:: Exercise objective ::
Can you transcribe the listing verbatim, from the line containing "How far is the coniferous" through the line containing "39.6 inches", with both of those lines included and the pictures omitted?

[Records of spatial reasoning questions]
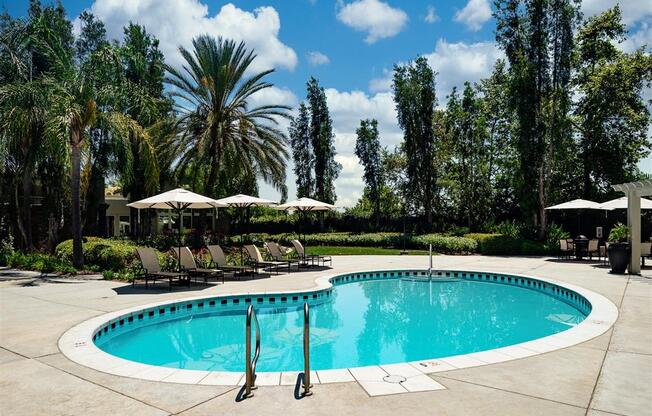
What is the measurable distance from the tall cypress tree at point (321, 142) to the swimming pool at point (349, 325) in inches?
736

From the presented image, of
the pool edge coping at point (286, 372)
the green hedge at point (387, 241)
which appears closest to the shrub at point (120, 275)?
the pool edge coping at point (286, 372)

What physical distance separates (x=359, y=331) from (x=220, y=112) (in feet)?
46.3

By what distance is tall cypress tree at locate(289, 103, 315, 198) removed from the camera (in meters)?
33.0

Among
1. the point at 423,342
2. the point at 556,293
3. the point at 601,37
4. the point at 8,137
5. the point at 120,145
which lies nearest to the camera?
the point at 423,342

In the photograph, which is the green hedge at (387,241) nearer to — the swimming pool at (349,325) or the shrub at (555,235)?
the shrub at (555,235)

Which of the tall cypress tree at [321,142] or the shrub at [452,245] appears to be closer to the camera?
the shrub at [452,245]

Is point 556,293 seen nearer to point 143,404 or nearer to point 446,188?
point 143,404

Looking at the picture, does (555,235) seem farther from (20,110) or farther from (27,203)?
(27,203)

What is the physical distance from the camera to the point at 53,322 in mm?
7832

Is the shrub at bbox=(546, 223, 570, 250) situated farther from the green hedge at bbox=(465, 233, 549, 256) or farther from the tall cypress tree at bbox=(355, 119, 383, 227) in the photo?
the tall cypress tree at bbox=(355, 119, 383, 227)

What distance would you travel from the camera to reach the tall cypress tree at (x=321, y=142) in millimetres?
32250

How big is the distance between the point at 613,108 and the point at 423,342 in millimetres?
22505

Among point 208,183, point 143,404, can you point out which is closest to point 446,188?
point 208,183

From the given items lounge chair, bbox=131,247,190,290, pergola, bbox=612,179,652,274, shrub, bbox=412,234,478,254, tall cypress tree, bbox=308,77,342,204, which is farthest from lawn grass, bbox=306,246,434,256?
lounge chair, bbox=131,247,190,290
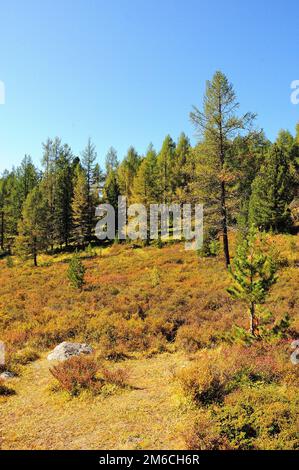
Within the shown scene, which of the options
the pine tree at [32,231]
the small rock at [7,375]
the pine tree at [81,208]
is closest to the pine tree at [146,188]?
the pine tree at [81,208]

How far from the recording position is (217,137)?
22922mm

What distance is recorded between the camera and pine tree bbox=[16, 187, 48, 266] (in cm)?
4200

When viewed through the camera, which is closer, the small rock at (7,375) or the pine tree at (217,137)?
the small rock at (7,375)

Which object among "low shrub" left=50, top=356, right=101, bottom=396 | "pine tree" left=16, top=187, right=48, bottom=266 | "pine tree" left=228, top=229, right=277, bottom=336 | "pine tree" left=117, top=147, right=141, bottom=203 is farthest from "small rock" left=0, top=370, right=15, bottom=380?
"pine tree" left=117, top=147, right=141, bottom=203

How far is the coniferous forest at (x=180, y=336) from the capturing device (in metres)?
7.93

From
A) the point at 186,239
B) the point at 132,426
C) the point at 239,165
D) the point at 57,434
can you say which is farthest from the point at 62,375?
the point at 186,239

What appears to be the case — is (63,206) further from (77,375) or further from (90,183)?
(77,375)

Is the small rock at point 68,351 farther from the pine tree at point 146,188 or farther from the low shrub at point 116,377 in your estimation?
the pine tree at point 146,188

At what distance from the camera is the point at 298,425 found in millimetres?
7566

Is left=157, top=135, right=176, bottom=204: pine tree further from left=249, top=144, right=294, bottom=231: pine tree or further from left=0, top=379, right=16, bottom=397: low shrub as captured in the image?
left=0, top=379, right=16, bottom=397: low shrub

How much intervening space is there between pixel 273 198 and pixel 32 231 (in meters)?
28.6

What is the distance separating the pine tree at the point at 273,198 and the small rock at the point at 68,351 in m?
26.0
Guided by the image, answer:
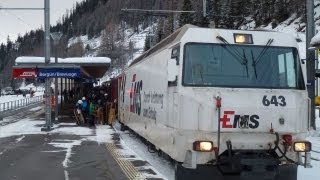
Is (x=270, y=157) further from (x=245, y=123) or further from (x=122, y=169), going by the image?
(x=122, y=169)

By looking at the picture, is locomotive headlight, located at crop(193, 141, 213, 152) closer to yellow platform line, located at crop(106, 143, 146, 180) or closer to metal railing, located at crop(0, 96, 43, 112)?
yellow platform line, located at crop(106, 143, 146, 180)

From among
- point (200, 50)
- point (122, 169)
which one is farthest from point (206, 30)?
point (122, 169)

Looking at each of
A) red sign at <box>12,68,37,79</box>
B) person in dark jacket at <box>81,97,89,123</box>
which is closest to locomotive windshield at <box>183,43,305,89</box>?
red sign at <box>12,68,37,79</box>

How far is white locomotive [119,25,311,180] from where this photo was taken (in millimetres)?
9695

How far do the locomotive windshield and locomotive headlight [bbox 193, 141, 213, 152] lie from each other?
39.6 inches

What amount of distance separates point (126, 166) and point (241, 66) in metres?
4.86

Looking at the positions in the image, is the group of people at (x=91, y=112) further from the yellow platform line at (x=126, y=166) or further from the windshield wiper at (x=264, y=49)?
the windshield wiper at (x=264, y=49)

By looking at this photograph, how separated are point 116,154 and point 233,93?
727 centimetres

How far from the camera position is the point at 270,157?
969 cm

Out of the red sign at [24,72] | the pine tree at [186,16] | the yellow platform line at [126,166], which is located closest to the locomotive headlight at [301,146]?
the yellow platform line at [126,166]

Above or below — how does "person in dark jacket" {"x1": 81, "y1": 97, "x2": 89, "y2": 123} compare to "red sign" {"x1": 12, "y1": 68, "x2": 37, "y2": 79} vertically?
below

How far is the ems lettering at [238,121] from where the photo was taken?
9.79m

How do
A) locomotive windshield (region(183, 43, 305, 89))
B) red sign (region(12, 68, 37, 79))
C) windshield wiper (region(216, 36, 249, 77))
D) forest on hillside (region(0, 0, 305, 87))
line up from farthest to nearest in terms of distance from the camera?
forest on hillside (region(0, 0, 305, 87)) → red sign (region(12, 68, 37, 79)) → windshield wiper (region(216, 36, 249, 77)) → locomotive windshield (region(183, 43, 305, 89))

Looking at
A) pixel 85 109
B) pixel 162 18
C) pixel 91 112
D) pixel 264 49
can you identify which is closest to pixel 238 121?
pixel 264 49
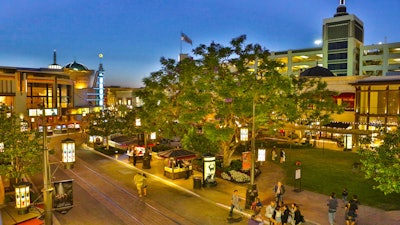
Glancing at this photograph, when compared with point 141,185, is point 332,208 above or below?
above

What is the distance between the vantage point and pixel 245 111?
24.5 meters

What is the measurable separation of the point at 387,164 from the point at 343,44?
84.0 metres

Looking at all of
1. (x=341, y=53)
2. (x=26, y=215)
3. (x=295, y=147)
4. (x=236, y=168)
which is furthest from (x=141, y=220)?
(x=341, y=53)

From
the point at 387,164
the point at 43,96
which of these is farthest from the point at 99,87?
the point at 387,164

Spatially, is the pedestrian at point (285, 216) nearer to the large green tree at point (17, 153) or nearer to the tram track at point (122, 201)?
the tram track at point (122, 201)

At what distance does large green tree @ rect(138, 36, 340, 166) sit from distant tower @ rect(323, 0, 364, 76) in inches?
2544

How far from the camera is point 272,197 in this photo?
71.3 ft

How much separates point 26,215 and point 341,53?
89768mm

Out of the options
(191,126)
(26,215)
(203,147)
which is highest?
(191,126)

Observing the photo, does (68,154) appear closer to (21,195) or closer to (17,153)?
(21,195)

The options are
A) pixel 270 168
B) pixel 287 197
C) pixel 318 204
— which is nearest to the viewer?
pixel 318 204

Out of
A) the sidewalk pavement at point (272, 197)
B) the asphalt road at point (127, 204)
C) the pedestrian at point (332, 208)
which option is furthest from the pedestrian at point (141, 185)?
the pedestrian at point (332, 208)

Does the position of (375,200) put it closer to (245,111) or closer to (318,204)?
(318,204)

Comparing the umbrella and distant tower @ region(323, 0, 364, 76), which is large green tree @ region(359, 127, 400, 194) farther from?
distant tower @ region(323, 0, 364, 76)
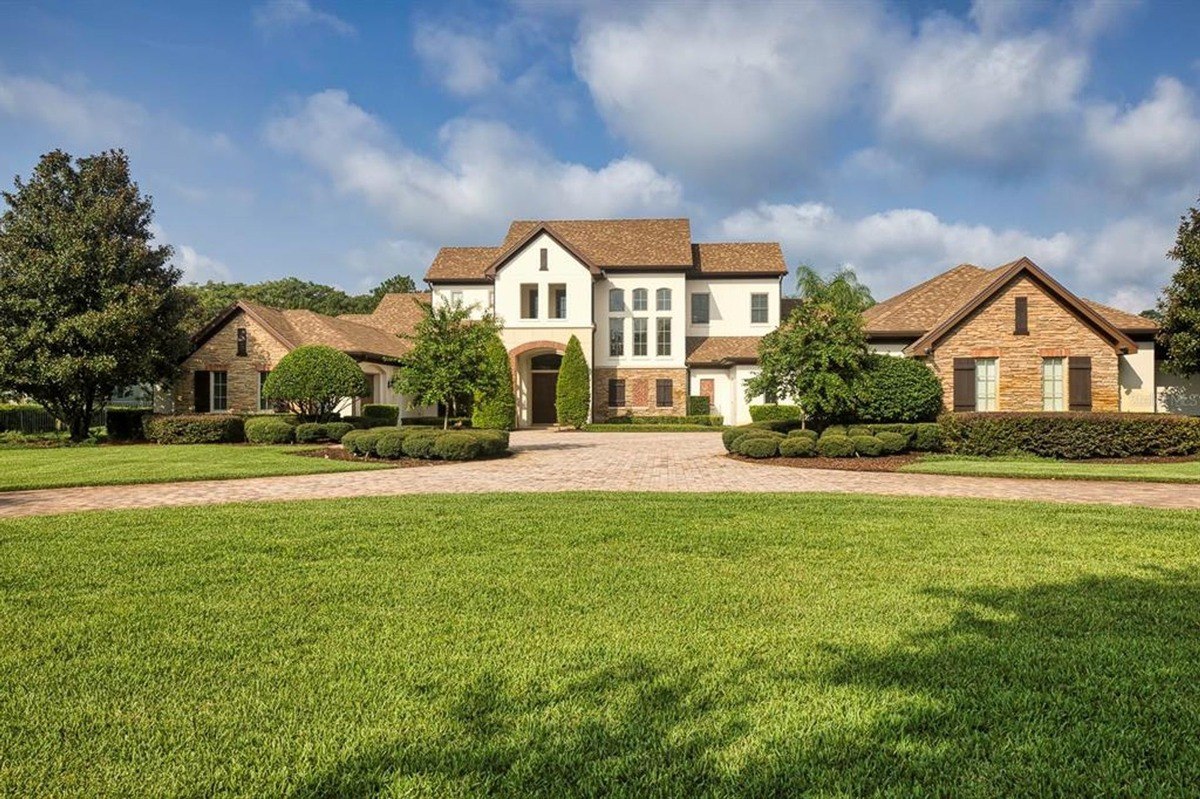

:: Final answer ::
How far is the coniferous forest at (x=180, y=336) from the capturing device (in metres)?
7.93

From
A) the point at 186,239
B) the point at 132,426
C) the point at 239,165
D) the point at 57,434
can you say which is farthest from the point at 62,375?
the point at 186,239

What appears to be the case — is (63,206) further from (77,375) or further from (90,183)?
(77,375)

Is the small rock at point 68,351 farther from the pine tree at point 146,188 or farther from the low shrub at point 116,377 in your estimation?
the pine tree at point 146,188

At what distance from the camera is the point at 298,425 found in millimetres?
7566

Is left=157, top=135, right=176, bottom=204: pine tree further from left=249, top=144, right=294, bottom=231: pine tree or further from left=0, top=379, right=16, bottom=397: low shrub as captured in the image?
left=0, top=379, right=16, bottom=397: low shrub

How much intervening space is there between pixel 273 198 and pixel 32 231 (in meters)?
28.6

What is the distance separating the pine tree at the point at 273,198 and the small rock at the point at 68,351 in m?
26.0
Guided by the image, answer:
Is (x=270, y=157) further from (x=245, y=123) or further from (x=122, y=169), going by the image?
(x=122, y=169)

By looking at the picture, is locomotive headlight, located at crop(193, 141, 213, 152) closer to yellow platform line, located at crop(106, 143, 146, 180) or closer to metal railing, located at crop(0, 96, 43, 112)?
yellow platform line, located at crop(106, 143, 146, 180)

From among
- point (200, 50)
- point (122, 169)
which one is farthest from point (206, 30)?
point (122, 169)

Looking at each of
A) red sign at <box>12,68,37,79</box>
B) person in dark jacket at <box>81,97,89,123</box>
which is closest to locomotive windshield at <box>183,43,305,89</box>?
red sign at <box>12,68,37,79</box>

How far is white locomotive [119,25,311,180] from where this photo was taken (in millimetres)?
9695

How far do the locomotive windshield and locomotive headlight [bbox 193, 141, 213, 152] lie from each other?
39.6 inches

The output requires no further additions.